▶ _PROVIDED TEXT_
20120806 AFP Around 500,000 Angolans flocked Sunday to the Catholic shrine of Muxima in the southern African country's largest pilgrimage.
The faithful travelled from all corners of the oil-rich nation to pray to a statue of the Virgin Mary in a quaint white church that dates from 16th century Portuguese colonial rule in the small town.
"Muxima could become a renowned global shrine like Fatima in Portugal or Lourdes in France," said the rector Father Albino Reyes Gonzalez.
The town, which counts only 3,000 permanent residents, is in the middle of the Quissama National Park, on the banks of the Kwanza River 150 kilometres (90 miles) southeast of the capital Luanda.
But it has grown in popularity over the years, as three out of five people in the nation are Catholic.
This weekend around 500,000 people swamped the rural town, according to police and Church estimates.
The Our Lady of Muxima church has become a venerated site in the country since the 19th century.
Muxima means "my heart" in Kimbundu, one of the national languages.

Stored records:

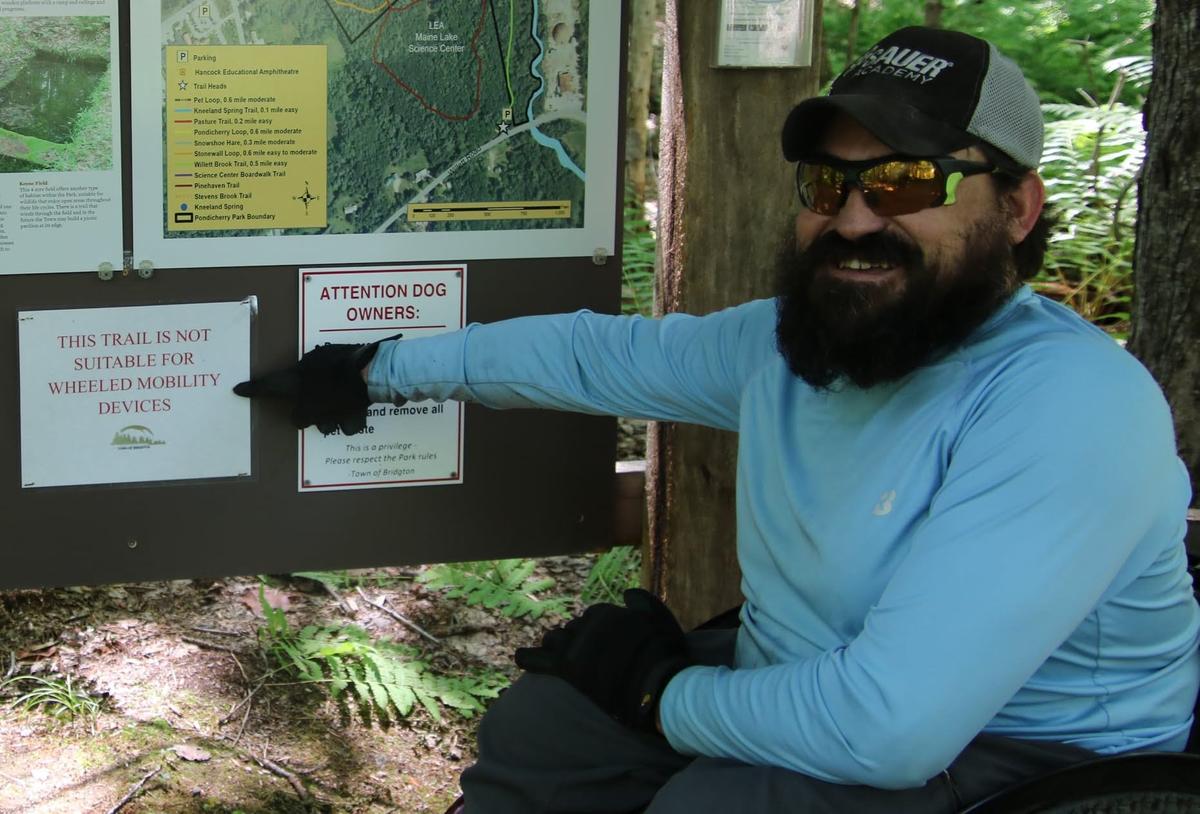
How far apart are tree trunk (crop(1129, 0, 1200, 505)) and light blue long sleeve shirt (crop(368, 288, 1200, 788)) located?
4.39 ft

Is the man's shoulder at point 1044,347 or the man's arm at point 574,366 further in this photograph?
the man's arm at point 574,366

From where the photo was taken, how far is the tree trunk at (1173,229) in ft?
11.6

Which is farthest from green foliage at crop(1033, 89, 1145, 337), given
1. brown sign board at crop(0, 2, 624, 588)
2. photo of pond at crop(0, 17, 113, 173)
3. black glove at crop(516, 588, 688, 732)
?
photo of pond at crop(0, 17, 113, 173)

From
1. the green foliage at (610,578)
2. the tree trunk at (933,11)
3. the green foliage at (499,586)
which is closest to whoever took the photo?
the green foliage at (499,586)

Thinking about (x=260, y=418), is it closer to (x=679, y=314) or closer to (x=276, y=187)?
(x=276, y=187)

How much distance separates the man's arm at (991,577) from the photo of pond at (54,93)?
1737 mm

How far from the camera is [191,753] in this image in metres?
3.98

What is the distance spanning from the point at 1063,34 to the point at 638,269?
3572 millimetres

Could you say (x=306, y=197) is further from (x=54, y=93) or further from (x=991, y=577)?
(x=991, y=577)

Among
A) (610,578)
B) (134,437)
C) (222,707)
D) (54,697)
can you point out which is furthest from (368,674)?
(134,437)

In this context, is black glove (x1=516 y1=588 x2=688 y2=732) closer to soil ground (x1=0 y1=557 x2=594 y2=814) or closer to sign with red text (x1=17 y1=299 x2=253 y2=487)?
sign with red text (x1=17 y1=299 x2=253 y2=487)

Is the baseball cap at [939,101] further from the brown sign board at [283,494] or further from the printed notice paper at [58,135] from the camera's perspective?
the printed notice paper at [58,135]

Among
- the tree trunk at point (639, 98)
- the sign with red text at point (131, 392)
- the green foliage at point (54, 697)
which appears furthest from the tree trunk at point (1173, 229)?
the tree trunk at point (639, 98)

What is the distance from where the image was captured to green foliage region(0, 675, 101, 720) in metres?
4.09
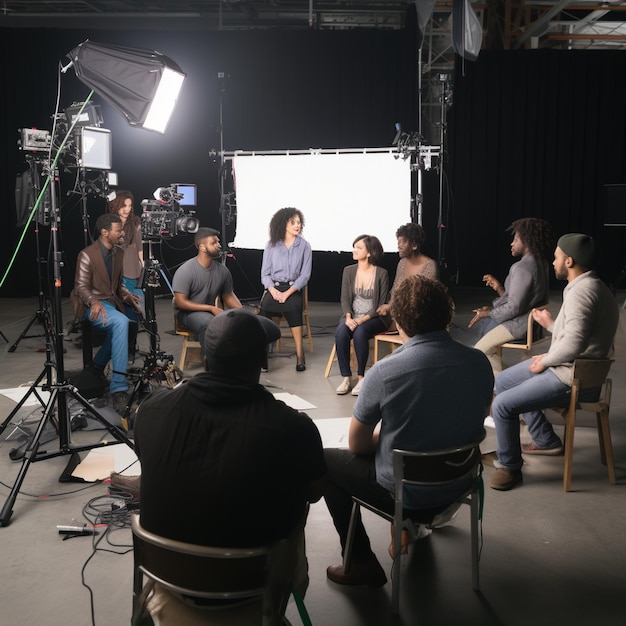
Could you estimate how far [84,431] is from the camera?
3965mm

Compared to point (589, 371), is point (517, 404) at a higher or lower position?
lower

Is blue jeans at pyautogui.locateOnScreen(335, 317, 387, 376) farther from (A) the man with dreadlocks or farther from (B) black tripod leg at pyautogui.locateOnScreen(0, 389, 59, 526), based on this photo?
(B) black tripod leg at pyautogui.locateOnScreen(0, 389, 59, 526)

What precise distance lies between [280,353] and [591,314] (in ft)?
11.0

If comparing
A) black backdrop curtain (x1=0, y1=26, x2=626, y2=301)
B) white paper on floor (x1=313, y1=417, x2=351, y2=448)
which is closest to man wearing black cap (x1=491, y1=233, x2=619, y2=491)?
white paper on floor (x1=313, y1=417, x2=351, y2=448)

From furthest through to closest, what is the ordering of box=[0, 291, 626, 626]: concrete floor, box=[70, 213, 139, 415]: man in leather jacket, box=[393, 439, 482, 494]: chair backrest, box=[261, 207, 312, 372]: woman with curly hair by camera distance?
box=[261, 207, 312, 372]: woman with curly hair, box=[70, 213, 139, 415]: man in leather jacket, box=[0, 291, 626, 626]: concrete floor, box=[393, 439, 482, 494]: chair backrest

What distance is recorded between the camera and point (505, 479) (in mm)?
3164

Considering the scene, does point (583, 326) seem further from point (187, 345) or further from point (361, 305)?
point (187, 345)

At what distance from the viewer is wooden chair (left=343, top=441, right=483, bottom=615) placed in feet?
6.77

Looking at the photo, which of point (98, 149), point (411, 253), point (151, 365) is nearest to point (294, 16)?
Answer: point (98, 149)

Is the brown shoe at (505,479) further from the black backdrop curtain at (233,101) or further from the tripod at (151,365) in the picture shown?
the black backdrop curtain at (233,101)

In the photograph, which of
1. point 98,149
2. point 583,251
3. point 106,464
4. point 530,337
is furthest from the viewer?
point 98,149

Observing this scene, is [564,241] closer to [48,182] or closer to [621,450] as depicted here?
[621,450]

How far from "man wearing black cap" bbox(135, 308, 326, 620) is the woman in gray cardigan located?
10.2 feet

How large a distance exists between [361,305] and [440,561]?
2714 millimetres
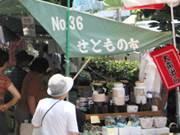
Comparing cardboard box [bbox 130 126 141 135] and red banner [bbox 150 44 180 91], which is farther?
red banner [bbox 150 44 180 91]

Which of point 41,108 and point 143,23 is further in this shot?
point 143,23

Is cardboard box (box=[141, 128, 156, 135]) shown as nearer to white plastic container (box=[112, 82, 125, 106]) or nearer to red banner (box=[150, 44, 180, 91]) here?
white plastic container (box=[112, 82, 125, 106])

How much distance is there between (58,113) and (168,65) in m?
2.43

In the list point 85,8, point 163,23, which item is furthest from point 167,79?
point 85,8

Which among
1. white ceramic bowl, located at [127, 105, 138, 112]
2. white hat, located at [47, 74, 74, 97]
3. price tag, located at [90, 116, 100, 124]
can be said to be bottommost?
price tag, located at [90, 116, 100, 124]

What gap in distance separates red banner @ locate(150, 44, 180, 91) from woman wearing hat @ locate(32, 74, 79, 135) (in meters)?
2.20

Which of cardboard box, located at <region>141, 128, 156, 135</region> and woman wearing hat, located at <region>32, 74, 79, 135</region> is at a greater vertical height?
woman wearing hat, located at <region>32, 74, 79, 135</region>

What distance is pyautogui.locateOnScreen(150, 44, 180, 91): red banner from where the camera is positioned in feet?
12.8

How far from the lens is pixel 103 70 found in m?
7.71

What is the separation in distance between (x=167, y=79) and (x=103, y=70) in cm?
384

▶ _SET OF TASKS_
a) According to the article on the Muxima pilgrimage, why has the small town grown in popularity over the years? Answer in one to three sentences.
b) Extend the article on the Muxima pilgrimage, picking up right after its last sentence.

▶ _RESULTS FOR THE EXERCISE_
a) The town has grown in popularity because three out of five people in Angola are Catholic. It has a Catholic shrine, the Our Lady of Muxima church, which has been a venerated site since the 19th century.

b)
Usually held the first weekend in September, the pilgrimage was moved ahead a month because of general elections on August 31, which also happened in 2008 polls.
Pilgrims fervently followed prayers and mass, many of them women wearing colourful shawls and clothes with images of the Virgin Mary.
And the town was transformed in a massive psychedelic tented camp where every family ate and slept over several days.
Numerous government infrastructure construction projects have also helped to bring the area out of isolation.
Last year a bridge across the river was inaugurated, and provincial authorities this year built two roads to the site. Plans to construct a basilica are also in the pipeline.
Whereas in previous years pilgrims prayed for fertility, today they seek health, success, or employment for their loved ones -- symptoms of the social realities that confront most Angolans today.
"I've come to ask the Virgin that things work out with my husband," 31-year-old Isabela Nunes told AFP, echoing this year's pilgrimage theme of "reconciling families".
The UN children's agency UNICEF estimates that 87 percent of the urban population lives in shacks, even though the nation's oil riches have turned Angola into one of the world's fastest-growing economies.